--- Exercise objective ---
Starting with the first line, output the data exactly, through to the last line.
##### Data under study
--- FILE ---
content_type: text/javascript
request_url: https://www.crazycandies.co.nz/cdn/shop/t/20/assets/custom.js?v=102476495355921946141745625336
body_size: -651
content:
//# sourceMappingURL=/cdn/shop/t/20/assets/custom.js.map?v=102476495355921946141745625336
##########
--- Problem solution ---
--- FILE ---
content_type: text/javascript
request_url: https://www.crazycandies.co.nz/cdn/shop/t/20/assets/custom.js?v=102476495355921946141745625336
body_size: -651
content:
//# sourceMappingURL=/cdn/shop/t/20/assets/custom.js.map?v=102476495355921946141745625336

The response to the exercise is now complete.